Anxiety, on the other hand, is the emotion we feel when the brain anticipates a threat that isn’t present at that moment in time. An upcoming public speaking engagement, worrying about a loved one’s safety, or being afraid to leave the safety of your home, these are all examples of things that we might become anxious about, but in truth we can be anxious about anything. Anxiety can be useful, because it may lead us to prepare for a challenge, or be cautious when doing something with potential risks. However, it can also be debilitating when our anxiety stops us from doing something potentially rewarding, causes us to fight, flee, or freeze in the face of something that isn’t actually dangerous, or plagues us with an amorphous sense of worry at all times.
One of the most insidious things about anxiety is the way it prevents us from living a rewarding life. Most often, this occurs through the cycle of avoidance. This will frequently begin with a negative experience with the source of our anxiety. Re-encountering the source, or even hearing a reference to it can reignite the negative feelings felt at the original encounter, and the person tries to get away from it. Because when the person avoids the source of anxiety, they feel better (less anxious), they become more likely to avoid that source in the future. And because they never have any contradicting experiences of the source (positive or neutral emotions), the source of their anxiety becomes more threatening over time.
For example, I am afraid of deep water, which I trace back partially to a bad experience as a teenager. Understandably, I felt fear during this event, and now hold negative associations with deep, unclear water. For a time afterward, I was nervous around lakes, and refused to go into water where I couldn’t see the bottom, and even got nervous on boat rides. Eventually, if this fear hadn’t been challenged with swimming lessons, and other more positive experiences, this nervousness may have expanded to include pools, beaches in general, or even bathwater.
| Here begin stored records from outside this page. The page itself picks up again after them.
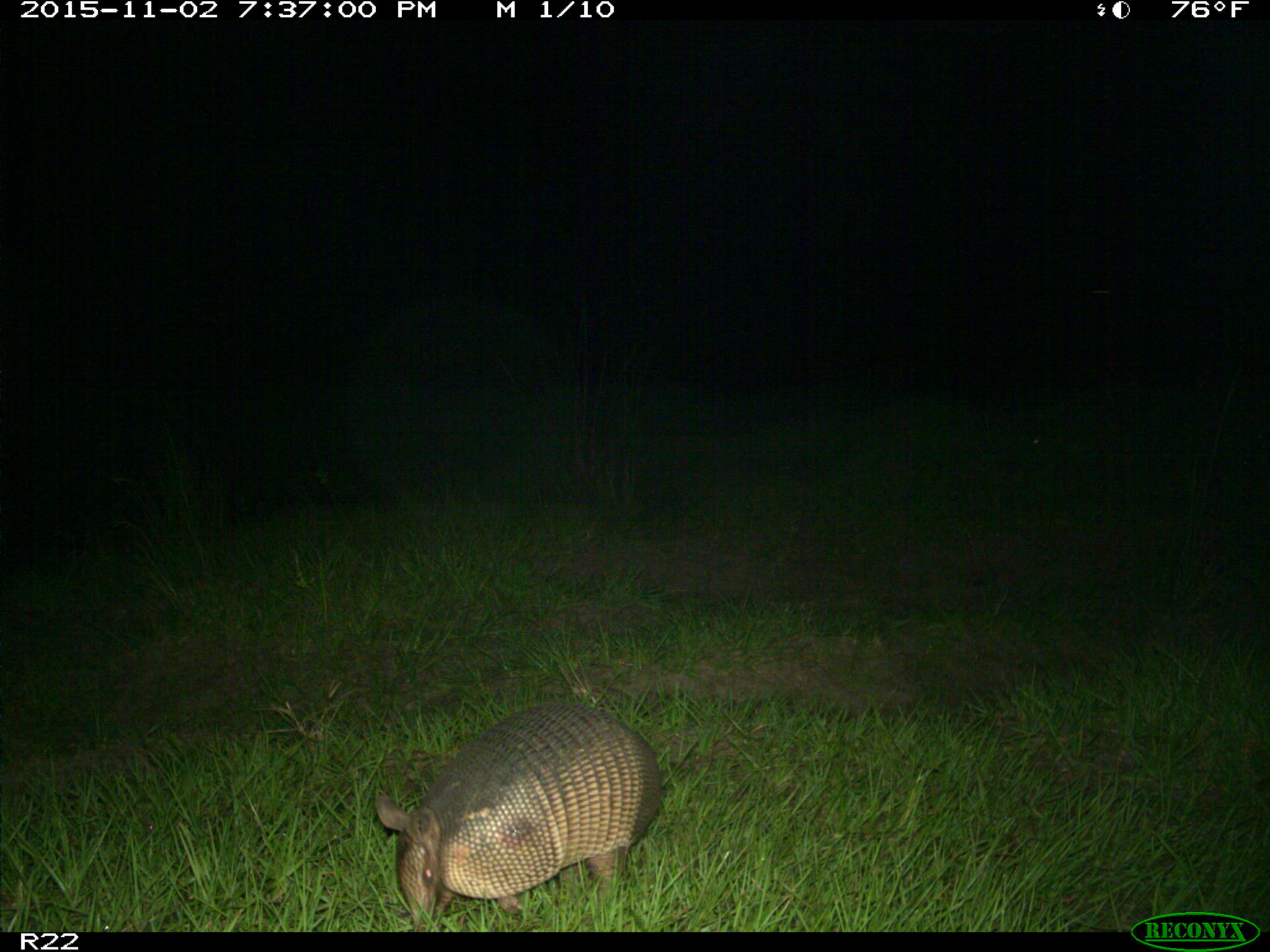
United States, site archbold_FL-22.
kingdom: Animalia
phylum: Chordata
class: Mammalia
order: Cingulata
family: Dasypodidae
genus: Dasypus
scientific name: Dasypus novemcinctus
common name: nine-banded armadillo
Because I felt less anxious when I avoided the water, and more anxious when I approached it, the water posed a potential threat to my mental well being.
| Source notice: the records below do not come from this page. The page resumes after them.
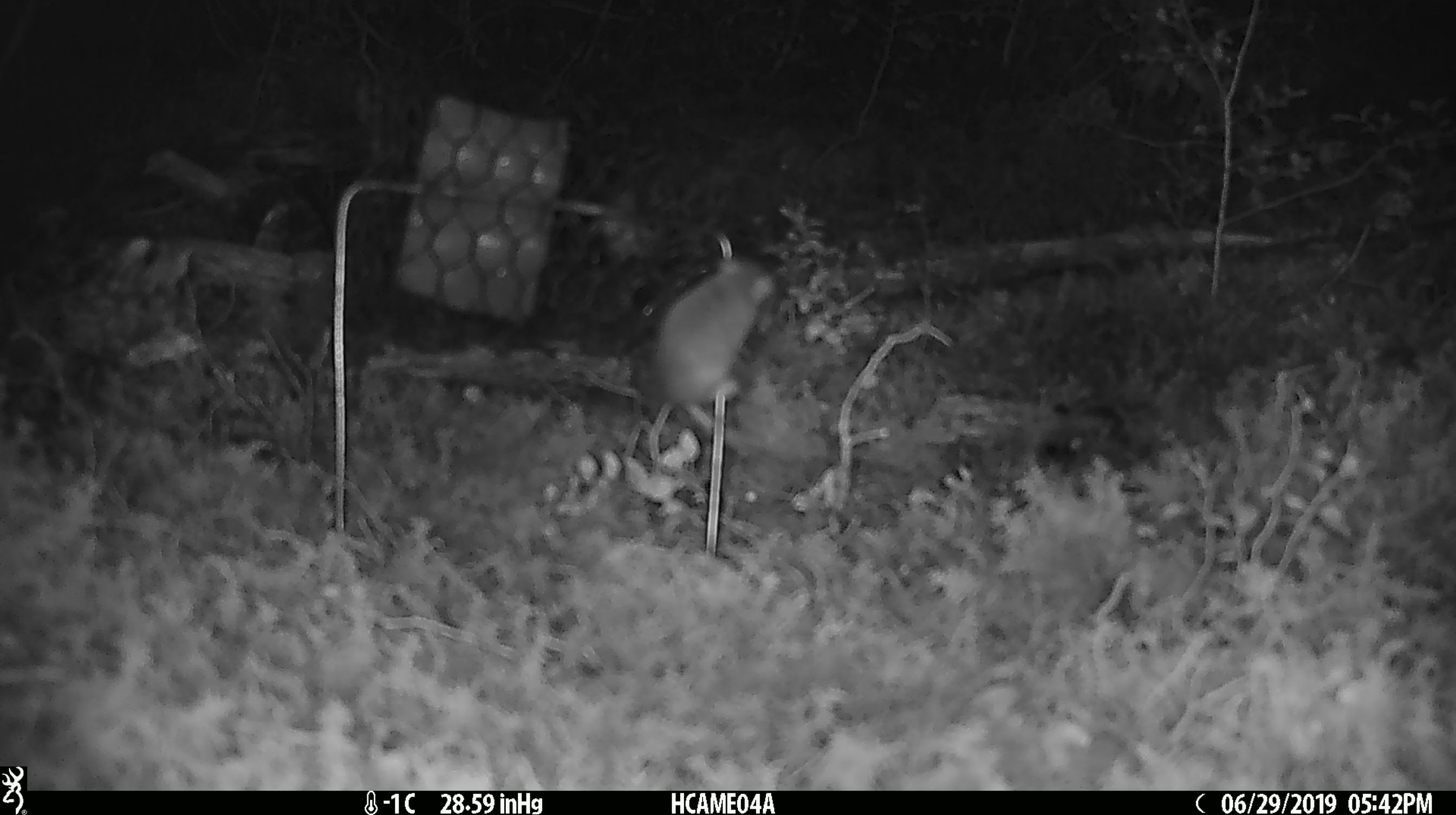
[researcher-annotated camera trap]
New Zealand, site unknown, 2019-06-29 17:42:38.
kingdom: Animalia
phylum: Chordata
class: Mammalia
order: Rodentia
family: Muridae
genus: Mus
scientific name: Mus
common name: mouse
Mouse (Mus).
While in some cases, phobias can develop out of genuine threats to our safety, patterns of anxiety and avoidance can develop from any event that we interpret as threatening to ourselves, our goals, or our social relationships.
How do we work through anxiety?
My approach to working with anxiety boils down to two steps:
- Increase ability to cope
- Take action
Increase ability to cope
The first step is to increase your ability to cope with the unpleasant emotion of anxiety. While the form this takes must be tailored to the individual, this can often include learning breathing exercises, grounding exercises, meditation, and mindfulness training, and then learning to use these tools in the midst of intense emotion. Essentially we are trying to ensure the emotion of anxiety doesn’t paralyze you so that you can begin to work through it.
Take action
For anxieties that are focused on a specific experience or topic, taking action means some form of graduated exposure. We would work collaboratively to generate a plan that allows you to begin to break the pattern of avoidance and diminish your anxiety by creating new, different experiences, while also ensuring that you feel safe and in control throughout.
Some anxieties are difficult to confront directly, such as anxiety around climate change, or social injustice/systemic oppression. In these cases, it becomes important to increase feelings of personal empowerment, either in the form of joining causes relevant to the anxiety to effect change at higher levels, or by increasing the ability to effect change on a more personal level.